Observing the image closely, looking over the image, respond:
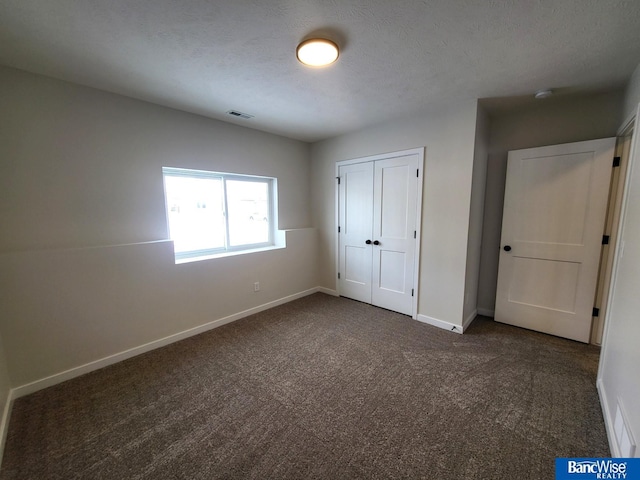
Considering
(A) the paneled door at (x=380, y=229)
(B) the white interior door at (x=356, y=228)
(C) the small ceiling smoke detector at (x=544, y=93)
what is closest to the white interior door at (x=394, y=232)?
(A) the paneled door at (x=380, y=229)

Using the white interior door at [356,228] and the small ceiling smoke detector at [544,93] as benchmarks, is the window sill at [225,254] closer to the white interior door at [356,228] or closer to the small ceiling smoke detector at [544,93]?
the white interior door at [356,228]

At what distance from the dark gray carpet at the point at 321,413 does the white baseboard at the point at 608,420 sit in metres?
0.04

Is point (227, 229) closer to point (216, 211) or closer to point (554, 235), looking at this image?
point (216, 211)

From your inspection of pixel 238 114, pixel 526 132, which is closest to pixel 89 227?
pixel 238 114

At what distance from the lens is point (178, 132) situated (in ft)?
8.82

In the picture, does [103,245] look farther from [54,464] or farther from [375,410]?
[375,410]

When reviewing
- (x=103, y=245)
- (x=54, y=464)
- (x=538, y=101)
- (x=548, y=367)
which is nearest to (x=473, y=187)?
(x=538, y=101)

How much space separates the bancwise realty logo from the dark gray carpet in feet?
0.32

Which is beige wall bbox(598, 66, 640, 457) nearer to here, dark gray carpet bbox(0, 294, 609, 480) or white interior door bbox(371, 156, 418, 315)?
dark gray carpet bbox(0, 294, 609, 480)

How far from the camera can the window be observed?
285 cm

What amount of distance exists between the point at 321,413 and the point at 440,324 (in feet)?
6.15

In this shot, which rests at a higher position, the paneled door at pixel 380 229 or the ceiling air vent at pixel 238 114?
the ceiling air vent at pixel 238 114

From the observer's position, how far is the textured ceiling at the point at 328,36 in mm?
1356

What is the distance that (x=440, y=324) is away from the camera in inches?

Given task:
Reproduce all of the entries above verbatim, leaving out the picture.

Correct result:
Observing the image closely, looking over the image, respond:
Considering
(A) the paneled door at (x=380, y=229)
(B) the white interior door at (x=356, y=228)
(C) the small ceiling smoke detector at (x=544, y=93)
what is closest to the white interior door at (x=394, y=232)?
(A) the paneled door at (x=380, y=229)

Using the white interior door at [356,228] and the small ceiling smoke detector at [544,93] as benchmarks, is the window sill at [225,254] closer to the white interior door at [356,228] or closer to the small ceiling smoke detector at [544,93]?
the white interior door at [356,228]

At what distance from the dark gray carpet at the point at 321,413 does the white baseboard at the point at 608,420 sit in metres?
0.04

Is point (227, 229) closer to point (216, 211) or closer to point (554, 235), looking at this image?
point (216, 211)

From your inspection of pixel 238 114, pixel 526 132, which is closest to pixel 89 227?
pixel 238 114

At what distance from the lens is point (178, 132) situated (in ft)?
8.82

In the picture, does [103,245] look farther from [54,464] or farther from [375,410]?
[375,410]

When reviewing
- (x=103, y=245)
- (x=54, y=464)
- (x=538, y=101)
- (x=548, y=367)
which is nearest to (x=473, y=187)?
(x=538, y=101)

How much space separates the bancwise realty logo from the dark gray carpet in feet?
0.32

Which is beige wall bbox(598, 66, 640, 457) nearer to here, dark gray carpet bbox(0, 294, 609, 480) or white interior door bbox(371, 156, 418, 315)?
dark gray carpet bbox(0, 294, 609, 480)

How far from the camera can the window be observed?
285 cm

What amount of distance exists between the point at 321,413 and the point at 440,324 (in feet)?
6.15

In this shot, which rests at a higher position, the paneled door at pixel 380 229 or the ceiling air vent at pixel 238 114?
the ceiling air vent at pixel 238 114

From the observer's position, how far is the textured ceiling at the point at 328,36 in mm?
1356

What is the distance that (x=440, y=324) is away from the camera in inches?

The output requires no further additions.